--- Provided data ---

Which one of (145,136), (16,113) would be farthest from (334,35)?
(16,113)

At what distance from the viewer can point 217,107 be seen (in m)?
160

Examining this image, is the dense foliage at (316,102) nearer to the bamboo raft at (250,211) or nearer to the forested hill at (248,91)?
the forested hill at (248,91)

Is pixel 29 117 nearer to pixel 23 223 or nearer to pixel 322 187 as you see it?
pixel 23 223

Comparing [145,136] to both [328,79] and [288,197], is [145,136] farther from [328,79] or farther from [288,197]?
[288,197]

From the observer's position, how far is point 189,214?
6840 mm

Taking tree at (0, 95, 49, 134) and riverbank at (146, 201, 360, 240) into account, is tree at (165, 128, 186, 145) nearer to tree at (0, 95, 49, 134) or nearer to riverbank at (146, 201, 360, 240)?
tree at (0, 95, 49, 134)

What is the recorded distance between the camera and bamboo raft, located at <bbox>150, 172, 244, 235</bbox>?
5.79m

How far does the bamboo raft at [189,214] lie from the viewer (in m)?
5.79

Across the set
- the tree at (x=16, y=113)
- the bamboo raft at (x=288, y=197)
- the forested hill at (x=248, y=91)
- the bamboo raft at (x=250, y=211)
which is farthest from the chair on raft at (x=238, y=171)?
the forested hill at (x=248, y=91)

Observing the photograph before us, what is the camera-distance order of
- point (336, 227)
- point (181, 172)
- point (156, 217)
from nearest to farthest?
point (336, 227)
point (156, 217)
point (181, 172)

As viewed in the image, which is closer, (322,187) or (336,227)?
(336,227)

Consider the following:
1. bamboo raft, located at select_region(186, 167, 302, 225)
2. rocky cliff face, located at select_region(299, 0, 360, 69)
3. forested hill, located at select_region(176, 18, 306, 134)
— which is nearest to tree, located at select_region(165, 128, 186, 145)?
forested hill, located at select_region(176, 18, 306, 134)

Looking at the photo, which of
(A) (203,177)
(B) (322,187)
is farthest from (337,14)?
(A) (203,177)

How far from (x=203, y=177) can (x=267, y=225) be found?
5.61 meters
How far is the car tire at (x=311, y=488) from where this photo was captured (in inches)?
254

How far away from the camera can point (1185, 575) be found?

---

- _Set exercise_
Set down all of the entries exactly, please.

- _Solved exercise_
Which one of (145,136), (16,113) would be farthest from (334,35)?
(16,113)

At what distance from the viewer can point 217,107 be seen (in m)?
160

Examining this image, is the dense foliage at (316,102) nearer to the bamboo raft at (250,211) or nearer to the forested hill at (248,91)?
the forested hill at (248,91)

Is pixel 29 117 nearer to pixel 23 223 or nearer to pixel 322 187 as you see it?
pixel 23 223

Comparing [145,136] to both [328,79] and [288,197], is [145,136] farther from [328,79] or farther from [288,197]?
[288,197]

From the observer's position, how far is point 189,214?
6840 mm

Taking tree at (0, 95, 49, 134) and riverbank at (146, 201, 360, 240) into account, is tree at (165, 128, 186, 145) nearer to tree at (0, 95, 49, 134) or nearer to riverbank at (146, 201, 360, 240)?
tree at (0, 95, 49, 134)

What is the recorded distance between the camera and bamboo raft, located at <bbox>150, 172, 244, 235</bbox>?
5.79m

How far does the bamboo raft at [189,214] lie from the viewer (in m)?
5.79

Across the set
- the tree at (x=16, y=113)
- the bamboo raft at (x=288, y=197)
- the forested hill at (x=248, y=91)
- the bamboo raft at (x=250, y=211)
which is farthest from the chair on raft at (x=238, y=171)?
the forested hill at (x=248, y=91)

Observing the photograph before us, what is the camera-distance order of
- point (336, 227)
- point (181, 172)
- point (156, 217)
from nearest to farthest?
point (336, 227)
point (156, 217)
point (181, 172)

As viewed in the image, which is closer, (322,187) or (336,227)?
(336,227)

Consider the following:
1. bamboo raft, located at select_region(186, 167, 302, 225)
2. rocky cliff face, located at select_region(299, 0, 360, 69)
3. forested hill, located at select_region(176, 18, 306, 134)
— which is nearest to tree, located at select_region(165, 128, 186, 145)?
forested hill, located at select_region(176, 18, 306, 134)

Looking at the photo, which of
(A) (203,177)
(B) (322,187)
is farthest from (337,14)?
(A) (203,177)

How far from (x=203, y=177) can (x=267, y=225) be found?
5.61 meters
How far is the car tire at (x=311, y=488) from where this photo was captured (in inches)?
254

How far away from the camera can point (1185, 575) be found?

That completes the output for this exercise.